About 250 million people live in Indonesia, an archipelago of about 13,000 islands just to Australia`s north west - about 6000 of those islands are actually inhabited. There are approximately 400 different languages in use in Indonesia, some of which are dialects (which appear similar), while others are languages in their own right (which are not mutually understood).
Bahasa Indonesia is the common language, which was chosen in 1928, and introduced officially at independence in 1945, and it is used for official things: education, government, business, Indonesia-wide communication, or communication between Indonesian people from different areas.
Bahasa Indonesia comes from the Malay language, and at the time it was chosen as the main language because it had already spread throughout the archipelago as a trading language, originating in East Sumatra. Javanese - the language with the greatest number of speakers - was not considered to be suitable for an egalitarian modern society because of all the different levels of language for different levels of society.
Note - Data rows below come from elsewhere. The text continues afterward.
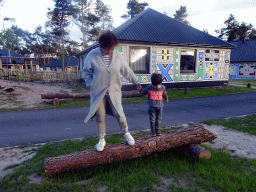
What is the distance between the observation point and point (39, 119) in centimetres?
737

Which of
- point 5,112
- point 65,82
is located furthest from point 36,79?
point 5,112

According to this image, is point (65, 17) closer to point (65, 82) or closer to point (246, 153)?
point (65, 82)

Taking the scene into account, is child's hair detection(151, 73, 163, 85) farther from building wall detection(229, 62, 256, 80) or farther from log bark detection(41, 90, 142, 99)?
building wall detection(229, 62, 256, 80)

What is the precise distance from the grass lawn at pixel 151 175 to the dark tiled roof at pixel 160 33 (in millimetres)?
10719

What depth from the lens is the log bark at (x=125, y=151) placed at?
3244 mm

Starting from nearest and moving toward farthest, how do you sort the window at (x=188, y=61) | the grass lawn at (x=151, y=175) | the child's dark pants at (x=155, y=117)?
1. the grass lawn at (x=151, y=175)
2. the child's dark pants at (x=155, y=117)
3. the window at (x=188, y=61)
Choosing any other language over another would have also elevated that particular group.
When it comes to script, Indonesian is now written in the roman script, like English. It used to have Dutch spelling, e.g. `u` sound written `oe` and `ch` sound written `tj`, but in 1972 was unified and simplified with Malaysian.
Indonesian is taught in plenty of schools across Queensland - in fact it`s a priority language in all States across Australia. It`s also taught at university, although Indonesian studies at university level are suffering, with fewer students enrolling to take it up - however Indonesian has useful applications in business, international politics, peace and conflict studies, journalism and international law.
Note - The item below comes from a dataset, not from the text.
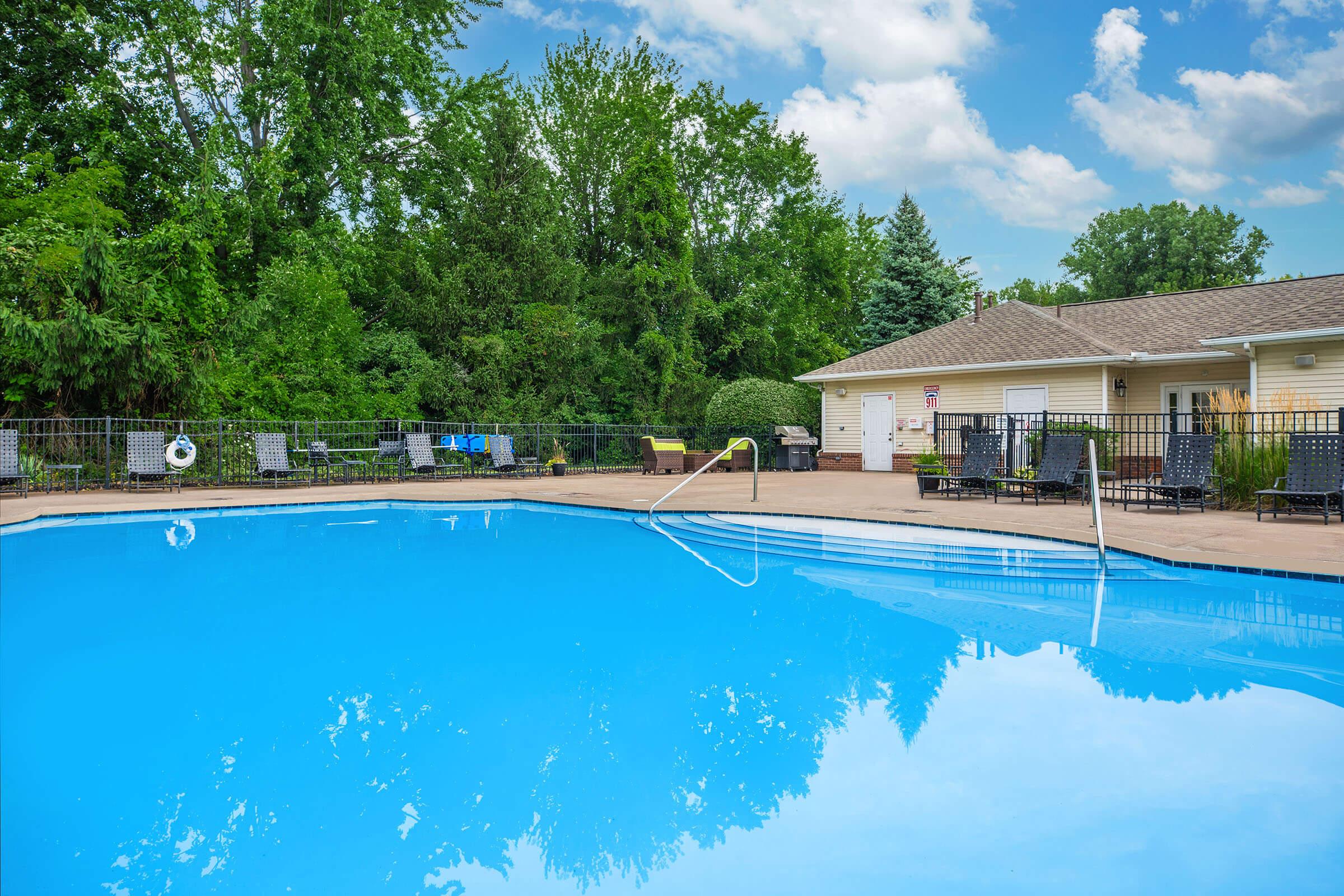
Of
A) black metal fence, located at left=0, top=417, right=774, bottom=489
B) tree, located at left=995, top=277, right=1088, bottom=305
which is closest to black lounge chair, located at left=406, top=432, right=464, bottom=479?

But students aren`t staying away because of the difficulty of the language - at least initially! "Spoken language for the first stages is easy, and that`s why it`s great - because you can start communicating straight away," comments teacher Shannon Johnston, adding that there`s no need to worry about grammatical constructs like tenses and verb/subject agreement.
However, it does get harder. "In its formal form, and in advanced levels, I think it`s very different for us as English speakers, so that makes it more difficult. It has an extensive system of prefixes and suffixes which make sense at one level, but are culturally very different at another," Shannon says.